I am so paparazzi-proof!

Wednesday, May 02, 2012


I wrote this post last night and scheduled it to publish today, but it disappeared. I don't get it. Apparently the sophisticated stuff on Blogger (eye roll) is too much for me to handle. Anyway I think I can write it a little better today, so here goes.

It starts with a funny story told on myself.

Monday I went to pick Z up from preschool. It had rained in the morning, or maybe snowed a bit, leaving the parking lot a little muddy. One good mucky spot was right outside where I parked my glorious, dented-up, Obama-stickered Honda minivan. Shush, it is paid for and works great.

On the way in, I stepped in the mud, unaware. I wiped my feet and vowed not to make the same mistake twice.

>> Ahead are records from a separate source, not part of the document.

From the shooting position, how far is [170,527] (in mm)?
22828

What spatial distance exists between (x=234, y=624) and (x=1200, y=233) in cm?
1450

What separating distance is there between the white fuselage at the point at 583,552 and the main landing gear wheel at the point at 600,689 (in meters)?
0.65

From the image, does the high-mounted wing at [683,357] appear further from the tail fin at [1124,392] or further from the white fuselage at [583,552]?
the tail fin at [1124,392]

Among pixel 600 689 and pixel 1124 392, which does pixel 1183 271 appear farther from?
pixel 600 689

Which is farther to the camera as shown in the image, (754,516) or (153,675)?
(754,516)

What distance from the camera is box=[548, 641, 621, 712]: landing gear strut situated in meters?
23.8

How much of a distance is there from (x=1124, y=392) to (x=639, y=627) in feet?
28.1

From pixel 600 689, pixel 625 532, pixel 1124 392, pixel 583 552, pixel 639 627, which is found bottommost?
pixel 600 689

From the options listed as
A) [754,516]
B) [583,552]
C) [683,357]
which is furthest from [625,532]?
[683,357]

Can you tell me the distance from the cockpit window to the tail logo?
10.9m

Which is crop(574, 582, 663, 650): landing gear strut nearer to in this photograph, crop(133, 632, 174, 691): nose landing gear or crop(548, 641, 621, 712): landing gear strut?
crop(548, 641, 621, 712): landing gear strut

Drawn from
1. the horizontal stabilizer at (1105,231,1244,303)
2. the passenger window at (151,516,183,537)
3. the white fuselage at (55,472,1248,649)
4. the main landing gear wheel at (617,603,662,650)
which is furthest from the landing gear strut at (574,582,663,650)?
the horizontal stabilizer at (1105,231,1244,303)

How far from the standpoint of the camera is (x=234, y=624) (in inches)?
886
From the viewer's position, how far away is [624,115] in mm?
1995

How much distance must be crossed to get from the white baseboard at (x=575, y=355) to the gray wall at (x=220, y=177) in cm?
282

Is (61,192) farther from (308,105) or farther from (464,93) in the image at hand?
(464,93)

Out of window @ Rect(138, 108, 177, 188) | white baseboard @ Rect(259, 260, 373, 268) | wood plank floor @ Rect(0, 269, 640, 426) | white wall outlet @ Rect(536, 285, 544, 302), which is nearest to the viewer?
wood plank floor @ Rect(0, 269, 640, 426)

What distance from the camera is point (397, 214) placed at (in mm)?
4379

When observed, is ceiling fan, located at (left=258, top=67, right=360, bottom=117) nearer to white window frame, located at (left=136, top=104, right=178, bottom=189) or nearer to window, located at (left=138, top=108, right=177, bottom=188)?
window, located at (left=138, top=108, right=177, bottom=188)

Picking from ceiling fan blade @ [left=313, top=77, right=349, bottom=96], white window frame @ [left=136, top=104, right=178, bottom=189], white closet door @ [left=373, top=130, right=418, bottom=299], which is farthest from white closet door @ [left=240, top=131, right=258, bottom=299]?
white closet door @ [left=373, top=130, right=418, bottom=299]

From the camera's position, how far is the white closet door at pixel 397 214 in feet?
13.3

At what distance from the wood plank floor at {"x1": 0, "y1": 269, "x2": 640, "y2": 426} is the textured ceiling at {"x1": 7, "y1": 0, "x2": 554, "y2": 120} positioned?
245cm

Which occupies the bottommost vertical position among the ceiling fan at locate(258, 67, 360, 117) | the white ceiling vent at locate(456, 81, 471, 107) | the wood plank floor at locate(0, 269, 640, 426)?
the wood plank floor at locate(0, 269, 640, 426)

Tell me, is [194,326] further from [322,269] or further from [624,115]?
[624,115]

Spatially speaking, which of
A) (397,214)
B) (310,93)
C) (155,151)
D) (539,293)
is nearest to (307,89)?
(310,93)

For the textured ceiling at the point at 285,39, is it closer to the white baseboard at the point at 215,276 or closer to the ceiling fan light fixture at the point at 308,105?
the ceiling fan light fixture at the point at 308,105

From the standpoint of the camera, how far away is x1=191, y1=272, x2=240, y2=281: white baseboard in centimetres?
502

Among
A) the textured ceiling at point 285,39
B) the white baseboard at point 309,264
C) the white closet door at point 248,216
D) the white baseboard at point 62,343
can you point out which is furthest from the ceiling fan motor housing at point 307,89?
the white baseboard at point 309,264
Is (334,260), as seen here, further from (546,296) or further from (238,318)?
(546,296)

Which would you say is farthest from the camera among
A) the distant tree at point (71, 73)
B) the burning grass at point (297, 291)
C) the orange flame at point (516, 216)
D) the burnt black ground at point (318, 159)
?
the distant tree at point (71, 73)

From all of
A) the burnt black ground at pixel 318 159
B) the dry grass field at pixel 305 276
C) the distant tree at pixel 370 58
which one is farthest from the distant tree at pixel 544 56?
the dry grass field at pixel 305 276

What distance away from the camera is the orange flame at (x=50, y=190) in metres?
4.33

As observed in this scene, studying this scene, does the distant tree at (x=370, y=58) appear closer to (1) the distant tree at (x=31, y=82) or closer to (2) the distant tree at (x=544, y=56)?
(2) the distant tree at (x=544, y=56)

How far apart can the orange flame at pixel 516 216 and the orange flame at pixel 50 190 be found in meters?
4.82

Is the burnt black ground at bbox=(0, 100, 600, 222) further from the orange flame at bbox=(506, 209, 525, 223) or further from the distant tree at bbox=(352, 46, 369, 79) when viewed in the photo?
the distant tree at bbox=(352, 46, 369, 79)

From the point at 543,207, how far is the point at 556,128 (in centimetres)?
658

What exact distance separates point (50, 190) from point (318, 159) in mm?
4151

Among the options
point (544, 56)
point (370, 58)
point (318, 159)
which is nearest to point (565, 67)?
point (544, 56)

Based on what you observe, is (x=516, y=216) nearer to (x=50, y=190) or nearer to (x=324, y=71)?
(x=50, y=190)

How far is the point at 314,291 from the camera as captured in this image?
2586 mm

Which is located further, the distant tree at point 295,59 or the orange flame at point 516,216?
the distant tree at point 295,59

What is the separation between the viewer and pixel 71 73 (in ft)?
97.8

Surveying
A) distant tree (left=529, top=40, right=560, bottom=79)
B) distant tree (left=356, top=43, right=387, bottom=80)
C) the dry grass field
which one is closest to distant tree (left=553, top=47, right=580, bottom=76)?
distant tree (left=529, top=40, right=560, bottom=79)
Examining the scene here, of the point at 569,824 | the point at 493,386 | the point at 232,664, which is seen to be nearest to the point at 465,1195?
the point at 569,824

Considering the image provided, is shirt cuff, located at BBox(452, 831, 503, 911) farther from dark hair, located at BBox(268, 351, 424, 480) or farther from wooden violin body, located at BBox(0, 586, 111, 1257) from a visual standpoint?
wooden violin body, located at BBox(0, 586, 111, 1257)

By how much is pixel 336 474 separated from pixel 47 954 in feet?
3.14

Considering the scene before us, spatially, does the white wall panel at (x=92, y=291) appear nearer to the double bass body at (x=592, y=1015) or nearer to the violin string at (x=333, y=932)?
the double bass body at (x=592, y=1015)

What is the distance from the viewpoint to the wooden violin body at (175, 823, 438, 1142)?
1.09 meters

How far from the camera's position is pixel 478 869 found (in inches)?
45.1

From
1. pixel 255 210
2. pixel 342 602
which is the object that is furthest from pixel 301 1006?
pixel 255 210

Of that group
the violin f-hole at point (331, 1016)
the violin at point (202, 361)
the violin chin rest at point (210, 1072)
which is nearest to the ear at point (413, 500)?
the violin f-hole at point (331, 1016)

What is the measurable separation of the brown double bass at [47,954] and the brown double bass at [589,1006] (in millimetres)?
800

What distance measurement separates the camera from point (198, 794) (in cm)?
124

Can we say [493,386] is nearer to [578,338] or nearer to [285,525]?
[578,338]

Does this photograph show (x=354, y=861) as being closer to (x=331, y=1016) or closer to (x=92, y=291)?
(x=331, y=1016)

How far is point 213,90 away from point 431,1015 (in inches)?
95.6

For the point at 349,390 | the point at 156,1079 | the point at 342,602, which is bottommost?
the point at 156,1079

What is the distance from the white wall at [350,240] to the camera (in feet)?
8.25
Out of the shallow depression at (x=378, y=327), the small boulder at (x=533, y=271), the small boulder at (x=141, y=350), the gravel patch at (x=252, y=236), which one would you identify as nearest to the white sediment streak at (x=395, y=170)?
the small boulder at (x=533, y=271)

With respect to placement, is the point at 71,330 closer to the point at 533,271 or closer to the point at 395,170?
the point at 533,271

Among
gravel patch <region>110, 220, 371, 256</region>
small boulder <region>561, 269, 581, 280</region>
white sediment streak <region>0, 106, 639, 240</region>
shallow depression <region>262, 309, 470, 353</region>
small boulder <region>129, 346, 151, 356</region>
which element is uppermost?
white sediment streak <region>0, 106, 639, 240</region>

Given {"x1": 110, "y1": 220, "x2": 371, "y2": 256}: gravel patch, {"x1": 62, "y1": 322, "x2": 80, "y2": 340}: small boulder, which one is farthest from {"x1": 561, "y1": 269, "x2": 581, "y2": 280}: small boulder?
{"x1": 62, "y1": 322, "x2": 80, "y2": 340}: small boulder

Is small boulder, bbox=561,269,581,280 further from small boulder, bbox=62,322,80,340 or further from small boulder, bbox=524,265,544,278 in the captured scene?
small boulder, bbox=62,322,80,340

So, back to the car with my little person, I executed a graceful leap over the muddy spot. If you know me at all you should already be laughing. Wait, there's more.

I launched myself directly into the door frame. The contact point was the middle of the top of my forehead. It smarted. I might have seen a few stars. I couldn't stop the tears, but I did manage to get in and close the van door for some privacy and then laugh and cry at the same time. Z was a little perplexed but someday she will have PMS, too, and understand how it makes you klutzy and emotional. I wonder if she will remember her silly mama.

I make all kinds of mistakes lately. Things that make me feel dumb, things that make me sorry. That is just a particularly amusing example.

I think it's probably normal, as you become older and more experienced, to be more honest about your own shortcomings. It makes me less likely to judge others. Sometimes it makes me able to try harder to overcome things that challenge me, things like being patient when someone is sick or injured and my selfish plans are derailed.

But I do still like myself. I can laugh at myself, as we see in the story above. I can see the good in myself. Truly. This is a kind of balance I will probably never achieve in my physical body.

So, no more leaping.

Tuesday, May 01, 2012


I was combing my daughter's hair tonight before bed.

"Do you ever wish you were me?" she asked. "So you could do really good hairstyles?"

She'd styled her own shiny, straight brown hair today: asymmetrical pigtails on the sides with the back hanging loose, just past her shoulders. She's excited that it's finally getting long after her self-inflicted pixie in October 2010. She's way into hair. She does darned good work for a five-year-old.

I had to laugh at her question. She was unfazed.

"What if I were your mom?" she followed up.

"Then," I said, "I guess I would have really great hair, all the time."

She nodded, satisfied.

I admire her confidence. I wish I felt so sure of something. I'd take just about anything.

But humility is a virtue, right? Life seems to be cultivating that one in me.